#### Exercise task 1:
Please give only the number of lines in the listing that contain the word "grass".

This spring's hands-on, hands-down favorite school tool for some Maumee sixth-grade pupils might make its way into the hands of many more youngsters this fall.

Through a pilot program at Gateway Middle School, Palm Pilots - handheld computers - were issued to 50 pupils in two computer literacy classes several weeks ago, and the reaction from the staff and pupils was extremely positive, according to teacher Amy Stough.

She is planning to attend a three-day workshop this summer with Jan Metzger, director of district technology, to learn more about how to use the them in classrooms.

The district paid for the Palm Pilots from its technology budget for the school year. The amount was unavailable this week.

Sylvania schools recently spent about $30,000 of a $41,000 state grant to buy 142 Palm Pilots and extra equipment for them, including keyboards that attach to the devices. They are used in the three junior high schools.

“Handhelds can be beneficial to pupils in other classes besides computer literacy,” said Mrs. Stough. “I think all of the pupils liked using them, and the pilot program worked really well.”

If the board gives its approval to expand the program to all sixth-grade pupils in the coming school year, some fine tuning would need to be done during the summer, Mrs. Metzger said.

#### Exercise task 2:
Answer these questions from the article on handheld computers in schools:
(a) How many pupils received Palm Pilots in the Gateway Middle School pilot program?
(b) How many Palm Pilots did Sylvania schools buy with part of their state grant?
(c) Who is the director of district technology?

#### Supplied data:

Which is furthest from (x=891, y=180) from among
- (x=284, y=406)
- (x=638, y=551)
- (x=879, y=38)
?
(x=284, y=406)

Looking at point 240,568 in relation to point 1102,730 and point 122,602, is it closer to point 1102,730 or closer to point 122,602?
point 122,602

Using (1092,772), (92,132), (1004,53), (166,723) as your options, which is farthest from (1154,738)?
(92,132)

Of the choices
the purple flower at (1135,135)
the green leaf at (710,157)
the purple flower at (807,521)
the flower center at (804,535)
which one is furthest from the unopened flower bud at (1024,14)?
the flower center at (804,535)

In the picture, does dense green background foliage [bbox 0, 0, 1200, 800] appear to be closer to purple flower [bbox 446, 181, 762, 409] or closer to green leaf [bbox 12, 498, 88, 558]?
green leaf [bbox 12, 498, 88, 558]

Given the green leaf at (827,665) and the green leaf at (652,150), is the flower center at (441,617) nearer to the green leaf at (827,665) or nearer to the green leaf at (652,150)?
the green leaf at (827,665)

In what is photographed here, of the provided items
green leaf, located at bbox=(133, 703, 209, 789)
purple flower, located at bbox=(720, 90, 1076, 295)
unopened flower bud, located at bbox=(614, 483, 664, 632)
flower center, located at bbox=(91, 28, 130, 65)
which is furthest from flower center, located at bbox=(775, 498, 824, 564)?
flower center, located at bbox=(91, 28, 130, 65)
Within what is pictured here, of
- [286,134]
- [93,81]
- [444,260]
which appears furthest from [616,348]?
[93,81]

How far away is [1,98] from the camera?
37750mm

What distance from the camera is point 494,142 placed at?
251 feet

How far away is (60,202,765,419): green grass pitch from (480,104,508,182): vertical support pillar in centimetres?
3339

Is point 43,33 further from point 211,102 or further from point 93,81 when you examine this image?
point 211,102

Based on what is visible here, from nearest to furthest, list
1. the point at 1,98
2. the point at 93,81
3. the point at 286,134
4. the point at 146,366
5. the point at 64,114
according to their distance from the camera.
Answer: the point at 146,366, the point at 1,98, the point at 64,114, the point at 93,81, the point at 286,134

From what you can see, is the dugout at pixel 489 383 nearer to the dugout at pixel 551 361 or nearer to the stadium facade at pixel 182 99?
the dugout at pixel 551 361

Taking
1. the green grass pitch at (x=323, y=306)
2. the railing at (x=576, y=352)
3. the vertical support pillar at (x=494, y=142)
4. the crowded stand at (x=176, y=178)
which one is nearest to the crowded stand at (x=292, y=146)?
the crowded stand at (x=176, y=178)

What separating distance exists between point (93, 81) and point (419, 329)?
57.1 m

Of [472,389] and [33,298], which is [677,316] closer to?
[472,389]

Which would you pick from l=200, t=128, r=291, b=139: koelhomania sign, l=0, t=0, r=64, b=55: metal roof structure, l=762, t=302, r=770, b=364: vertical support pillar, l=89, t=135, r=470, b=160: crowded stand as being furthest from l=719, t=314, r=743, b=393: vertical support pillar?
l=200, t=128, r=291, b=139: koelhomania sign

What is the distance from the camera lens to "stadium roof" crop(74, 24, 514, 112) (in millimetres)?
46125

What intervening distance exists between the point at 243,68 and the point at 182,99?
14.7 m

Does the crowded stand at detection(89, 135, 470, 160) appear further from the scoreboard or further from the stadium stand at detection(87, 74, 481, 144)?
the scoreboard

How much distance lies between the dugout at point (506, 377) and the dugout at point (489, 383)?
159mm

#### Written response 1:
2

#### Written response 2:
(a) 50
(b) 142
(c) Jan Metzger